[RLlib] How to access the environment of 'remote worker environments'?

Hello,

My training setup consists of 1 worker with multiple remote environments but I am having trouble with accessing the environment. Following the curriculum example on docs(dot)ray(dot)io, remote vector environments do not have a ‘env’ attribute directly. As far as I can tell, remote vector environments are grouped together as a list per worker. There is a function ‘get_unwrapped()’ in the BaseEnv class but that is not implemented for the remote environments. I tried accessing the ‘env’ attribute directly but the remote aspect of actors complicate things (at least for me).

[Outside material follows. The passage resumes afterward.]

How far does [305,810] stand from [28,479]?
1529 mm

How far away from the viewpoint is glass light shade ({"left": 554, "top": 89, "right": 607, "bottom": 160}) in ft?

Please see a simple reproduction script with the following error.

import ray, gym
from ray import tune
from ray.rllib.agents.ppo import DEFAULT_CONFIG as PPO_DEFAULT_CONFIG, PPOTrainer, PPOTFPolicy
from ray.rllib.agents.callbacks import DefaultCallbacks

class MyEnv(gym.Env):
    def __init__(self, env_config):
        self.action_space = gym.spaces.Box(0, 1, shape=(1,))
        self.observation_space = gym.spaces.Box(0, 1, shape=(2,))
        self.phase = 1
    def reset(self):
        self.steps = 0
        return self.observation_space.sample()
    def step(self, action):
        self.steps += 1
        return self.observation_space.sample(), 0, self.steps > 10, {}
    def set_phase(self, phase):
        print("Phase set: {}".format(phase))
        self.phase = phase

class MyCallbacks(DefaultCallbacks):
    def on_train_result(self, **kwargs):
        """ Curriculum learning as seen in Ray docs """
        result = kwargs["result"]
        if result["episode_reward_mean"] > 200:
            phase = 0
        else:
            phase = 1
        trainer = kwargs["trainer"]

        trainer.workers.foreach_worker(
            lambda ev: ev.foreach_env(
                lambda env: env.set_phase(phase))) # Problem when remote_worker_envs = True

config = PPO_DEFAULT_CONFIG.copy()
config["env"] = MyEnv
config["num_workers"] = 0
config["num_envs_per_worker"] = 2
config["remote_worker_envs"] = True # Culprit
config["callbacks"] = MyCallbacks

ray.init(num_gpus=1)
ray.tune.run(
    PPOTrainer,
    config=config,
)

AttributeError: 'RemoteVectorEnv' object has no attribute 'set_phase'
Instead, remote_worker_envs = False runs fine.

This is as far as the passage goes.